▶ _INSTRUÇÃO 1_
Explique, em uma a três frases e com base no trecho citado, por que as expedições de busca se concentraram em Xambioá.
▶ _INSTRUÇÃO 2_
Por favor, indique em que ano, segundo o trecho citado, o PC do B organizou o movimento armado.

O
governo, em especial a Secretaria dos Direitos Humanos da Presidência da
República, tem demonstrado interesse eloquente no sentido de garantir ao povo
brasileiro um direito à memória e à verdade, tema aliás recorrente em simpósios,
seminários e conferências dos mais importantes espaços universitários do Brasil
hoje. Nesse sentido, paralelo às discussões são abertos, também, espaços à
visitação, como o antigo prédio do DOI-CODI em São Paulo e multiplicam-se,
especialmente em Xambioá, hoje Tocantins, as expedições de busca por restos
mortais de ex-guerrilheiros do PC do B que foram executados pelo exército
durante a Guerrilha do Araguaia.
Durante
mais de 30 anos, familiares e sobreviventes da guerrilha tentam esclarecer os
fatos ocorridos no Araguaia e cobram uma reparação do Estado. O movimento
armado foi organizado em 1966, pelo PC do B (Partido Comunista do Brasil) na
divisa entre Tocantins, Pará e Maranhão, região conhecida como Bico do
Papagaio. Os guerrilheiros eram contrários ao regime militar e queriam
instituir um estado independente na região.
Trabalho do GTA no Cemitério de Xambioá |
Soldados requerem às suas vítimas informações sobre as outras vítimas. |
Xambioá
é uma cidade às margens do Rio Araguaia, numa região fronteiriça entre
Tocantins, de um lado, e o Pará, do outro lado. As expedições concentraram-se nessa
cidade porque existe uma série de registros em livros, documentos e relatos relativos
à guerrilha que apontam Xambioá como o centro de coordenação das operações
contra a guerrilha, local de detenção de presos, tortura e execuções.

▶ _LINHAS DE DADOS_

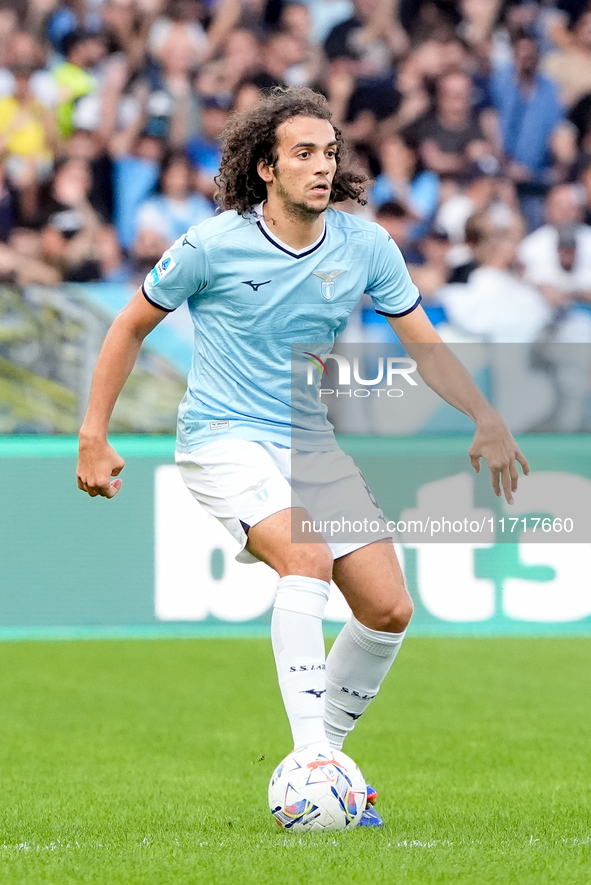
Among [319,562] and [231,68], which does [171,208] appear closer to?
[231,68]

▶ _RESULTADO DO EXERCÍCIO 1_
As expedições se concentraram em Xambioá porque há uma série de registros em livros, documentos e relatos sobre a guerrilha que apontam a cidade como o centro de coordenação das operações contra a guerrilha. Esses registros também a indicam como local de detenção de presos, tortura e execuções.

▶ _RESULTADO DO EXERCÍCIO 2_
Em 1966.